Liz Cheney isn't running for Senate in Wyoming after all — and this is how it's widely being interpreted:
"This probably alleviates a headache that could have been playing for the GOP for quite sometime. ... She was trailing in the polls."
"Some top Republicans never embraced her candidacy. They worried it would hurt the Republican Party."
Basically, the takeaway from the chattering class is that Cheney's candidacy — as a Republican — was no good for Republicans.
Still — Politico portrayed the news as a surprise to some Republicans who spoke to the outlet.

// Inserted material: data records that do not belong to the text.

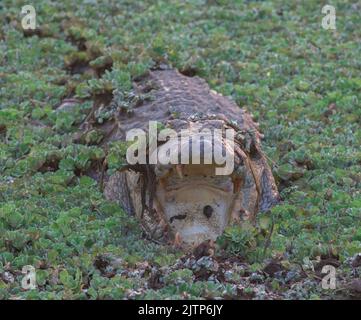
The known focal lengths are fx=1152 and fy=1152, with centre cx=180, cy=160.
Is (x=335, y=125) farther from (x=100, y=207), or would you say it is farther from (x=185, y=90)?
(x=100, y=207)

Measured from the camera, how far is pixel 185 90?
313 inches

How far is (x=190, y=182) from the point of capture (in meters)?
6.08

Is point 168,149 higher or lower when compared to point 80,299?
higher

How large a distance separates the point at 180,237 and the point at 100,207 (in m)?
0.71

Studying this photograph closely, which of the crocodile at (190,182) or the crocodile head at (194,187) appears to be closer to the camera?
the crocodile head at (194,187)

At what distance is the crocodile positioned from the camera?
6.10 metres

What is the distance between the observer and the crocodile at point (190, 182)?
6.10 meters

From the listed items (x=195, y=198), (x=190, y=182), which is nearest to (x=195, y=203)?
(x=195, y=198)

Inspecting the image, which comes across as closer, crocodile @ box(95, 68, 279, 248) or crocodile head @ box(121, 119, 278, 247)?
crocodile head @ box(121, 119, 278, 247)

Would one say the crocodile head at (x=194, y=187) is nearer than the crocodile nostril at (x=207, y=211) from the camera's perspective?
Yes

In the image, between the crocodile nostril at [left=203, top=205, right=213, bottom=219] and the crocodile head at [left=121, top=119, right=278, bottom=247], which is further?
the crocodile nostril at [left=203, top=205, right=213, bottom=219]

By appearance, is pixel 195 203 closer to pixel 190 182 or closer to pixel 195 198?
pixel 195 198

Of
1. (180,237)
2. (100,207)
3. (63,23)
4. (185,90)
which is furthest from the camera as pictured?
(63,23)

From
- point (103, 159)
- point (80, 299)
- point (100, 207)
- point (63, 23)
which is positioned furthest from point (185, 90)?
point (80, 299)
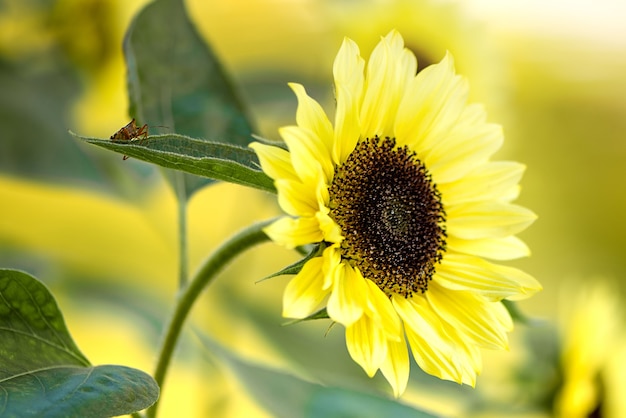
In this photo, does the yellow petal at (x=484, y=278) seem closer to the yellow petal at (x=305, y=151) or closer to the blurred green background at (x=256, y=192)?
the yellow petal at (x=305, y=151)

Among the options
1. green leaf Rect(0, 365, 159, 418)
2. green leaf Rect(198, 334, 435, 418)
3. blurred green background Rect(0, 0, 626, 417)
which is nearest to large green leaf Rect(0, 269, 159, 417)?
green leaf Rect(0, 365, 159, 418)

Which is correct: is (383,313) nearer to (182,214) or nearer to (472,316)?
(472,316)

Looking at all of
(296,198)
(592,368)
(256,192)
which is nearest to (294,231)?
(296,198)

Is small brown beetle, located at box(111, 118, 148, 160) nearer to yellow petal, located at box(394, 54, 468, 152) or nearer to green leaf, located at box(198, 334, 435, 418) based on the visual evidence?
yellow petal, located at box(394, 54, 468, 152)

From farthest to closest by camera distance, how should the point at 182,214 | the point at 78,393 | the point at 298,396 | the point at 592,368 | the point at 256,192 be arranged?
the point at 256,192 < the point at 592,368 < the point at 298,396 < the point at 182,214 < the point at 78,393

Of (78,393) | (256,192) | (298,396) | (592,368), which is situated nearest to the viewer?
(78,393)
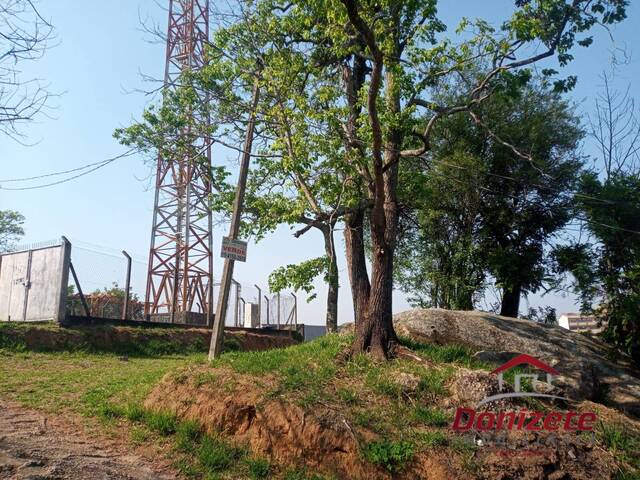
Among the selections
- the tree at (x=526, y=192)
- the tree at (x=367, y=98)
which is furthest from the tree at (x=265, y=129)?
the tree at (x=526, y=192)

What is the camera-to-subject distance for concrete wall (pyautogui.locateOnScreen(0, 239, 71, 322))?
45.4 feet

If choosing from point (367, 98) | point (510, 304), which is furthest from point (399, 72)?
point (510, 304)

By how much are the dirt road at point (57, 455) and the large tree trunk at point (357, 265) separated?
174 inches

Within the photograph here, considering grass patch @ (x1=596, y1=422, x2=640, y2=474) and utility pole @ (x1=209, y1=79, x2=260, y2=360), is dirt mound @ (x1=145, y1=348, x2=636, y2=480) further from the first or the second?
utility pole @ (x1=209, y1=79, x2=260, y2=360)

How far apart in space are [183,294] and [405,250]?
10.8 m

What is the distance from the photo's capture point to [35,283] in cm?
1435

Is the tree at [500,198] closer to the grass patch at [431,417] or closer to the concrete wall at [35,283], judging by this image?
the grass patch at [431,417]

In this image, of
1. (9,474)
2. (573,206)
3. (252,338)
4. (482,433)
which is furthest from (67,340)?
(573,206)

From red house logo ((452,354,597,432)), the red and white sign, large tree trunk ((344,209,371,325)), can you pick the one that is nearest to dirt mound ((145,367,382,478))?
red house logo ((452,354,597,432))

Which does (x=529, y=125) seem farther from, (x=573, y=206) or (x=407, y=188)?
(x=407, y=188)

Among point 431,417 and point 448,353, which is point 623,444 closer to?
point 431,417

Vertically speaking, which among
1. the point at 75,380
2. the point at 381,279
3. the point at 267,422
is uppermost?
the point at 381,279

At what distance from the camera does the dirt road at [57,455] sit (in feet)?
18.2

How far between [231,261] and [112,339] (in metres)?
5.72
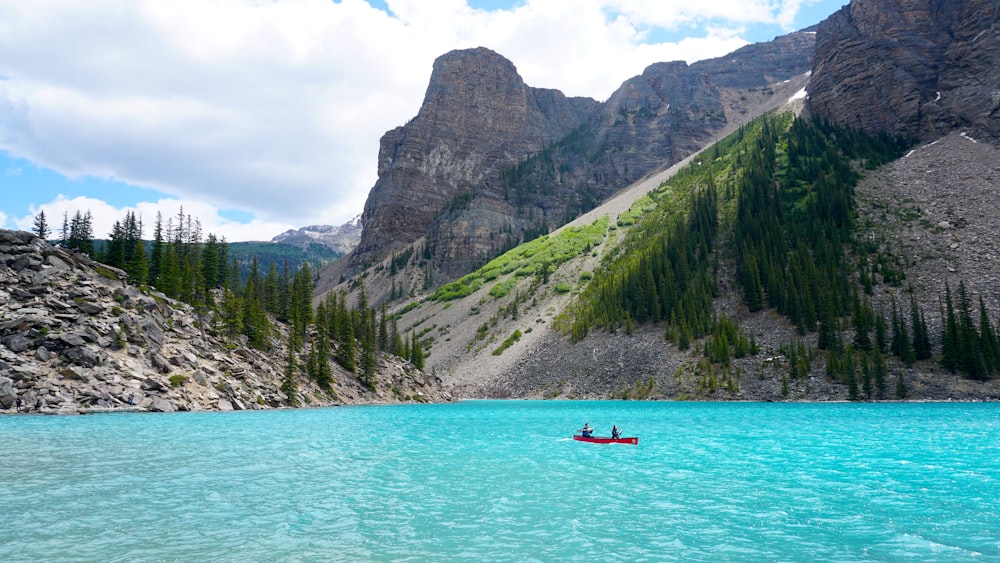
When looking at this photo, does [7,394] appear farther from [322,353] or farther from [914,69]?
[914,69]

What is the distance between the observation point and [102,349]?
58.7 metres

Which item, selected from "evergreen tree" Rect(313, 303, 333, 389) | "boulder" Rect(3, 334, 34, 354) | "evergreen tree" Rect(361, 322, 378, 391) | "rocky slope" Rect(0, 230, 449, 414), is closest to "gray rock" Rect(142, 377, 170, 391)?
"rocky slope" Rect(0, 230, 449, 414)

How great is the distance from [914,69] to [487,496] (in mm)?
186270

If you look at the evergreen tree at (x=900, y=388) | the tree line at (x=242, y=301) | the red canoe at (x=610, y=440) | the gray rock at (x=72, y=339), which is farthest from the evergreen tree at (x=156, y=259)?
the evergreen tree at (x=900, y=388)

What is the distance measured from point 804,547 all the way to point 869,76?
185631 mm

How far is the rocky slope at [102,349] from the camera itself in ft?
178

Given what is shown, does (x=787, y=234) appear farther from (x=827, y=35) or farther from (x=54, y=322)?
(x=54, y=322)

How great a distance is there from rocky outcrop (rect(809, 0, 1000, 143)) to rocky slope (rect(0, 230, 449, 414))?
163897 millimetres

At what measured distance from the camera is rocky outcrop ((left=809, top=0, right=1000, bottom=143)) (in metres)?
144

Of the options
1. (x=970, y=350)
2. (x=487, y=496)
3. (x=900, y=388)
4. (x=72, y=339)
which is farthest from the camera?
(x=970, y=350)

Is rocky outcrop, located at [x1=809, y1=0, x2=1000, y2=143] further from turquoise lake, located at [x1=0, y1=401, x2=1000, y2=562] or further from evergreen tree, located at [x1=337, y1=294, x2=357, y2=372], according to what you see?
evergreen tree, located at [x1=337, y1=294, x2=357, y2=372]

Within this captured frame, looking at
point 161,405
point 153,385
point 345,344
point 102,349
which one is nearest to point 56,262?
point 102,349

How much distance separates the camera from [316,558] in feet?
52.0

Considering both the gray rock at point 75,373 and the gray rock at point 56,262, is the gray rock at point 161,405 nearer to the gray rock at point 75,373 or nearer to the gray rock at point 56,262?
the gray rock at point 75,373
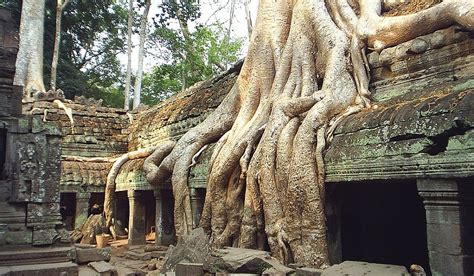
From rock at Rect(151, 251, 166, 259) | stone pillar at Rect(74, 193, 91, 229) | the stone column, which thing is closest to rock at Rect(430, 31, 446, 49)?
rock at Rect(151, 251, 166, 259)

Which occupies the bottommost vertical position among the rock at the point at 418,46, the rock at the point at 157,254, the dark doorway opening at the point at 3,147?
the rock at the point at 157,254

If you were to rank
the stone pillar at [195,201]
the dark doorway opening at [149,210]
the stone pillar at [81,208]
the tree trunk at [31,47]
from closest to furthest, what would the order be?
the stone pillar at [195,201] → the dark doorway opening at [149,210] → the stone pillar at [81,208] → the tree trunk at [31,47]

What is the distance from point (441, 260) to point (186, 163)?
4726 millimetres

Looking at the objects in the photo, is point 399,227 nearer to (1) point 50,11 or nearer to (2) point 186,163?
(2) point 186,163

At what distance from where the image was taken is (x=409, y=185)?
20.4ft

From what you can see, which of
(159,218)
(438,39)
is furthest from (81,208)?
(438,39)

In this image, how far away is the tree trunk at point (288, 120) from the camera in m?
5.14

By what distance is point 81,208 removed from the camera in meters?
11.1

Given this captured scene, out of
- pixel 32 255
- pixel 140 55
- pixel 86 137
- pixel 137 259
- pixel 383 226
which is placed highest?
pixel 140 55

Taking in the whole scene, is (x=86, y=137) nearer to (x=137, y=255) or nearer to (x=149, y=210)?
(x=149, y=210)

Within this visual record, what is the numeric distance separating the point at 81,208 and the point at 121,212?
129 centimetres

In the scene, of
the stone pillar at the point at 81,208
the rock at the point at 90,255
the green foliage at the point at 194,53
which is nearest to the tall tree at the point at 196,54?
the green foliage at the point at 194,53

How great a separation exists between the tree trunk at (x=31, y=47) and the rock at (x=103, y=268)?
10.5 meters

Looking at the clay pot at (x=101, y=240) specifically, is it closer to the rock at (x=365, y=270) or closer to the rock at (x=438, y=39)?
the rock at (x=365, y=270)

Liz Cheney is, of course, the daughter of former Vice President Dick Cheney. She was running as a Republican, and cited family health concerns as her reason for dropping her candidacy. (Via YouTube / CheneyForWyoming)
But you'd be hard-pressed to find an article about her withdrawal that doesn't mention a recent, very public spat with her lesbian sister over the issue of same-sex marriage. (Via PBS)
And other challenges to her campaign — including the perception that she was a carpetbagger who had only gained residency in Wyoming in 2012.
She would have run against incumbent Republican Mike Enzi, who's now pretty much guaranteed to keep his seat. (Via U.S. Senate)
The news came first from CNN's John King and Peter Hamby, who describe Cheney as an "unapologetic neoconservative" who likely would have clashed with grassroots and libertarian-leaning conservatives.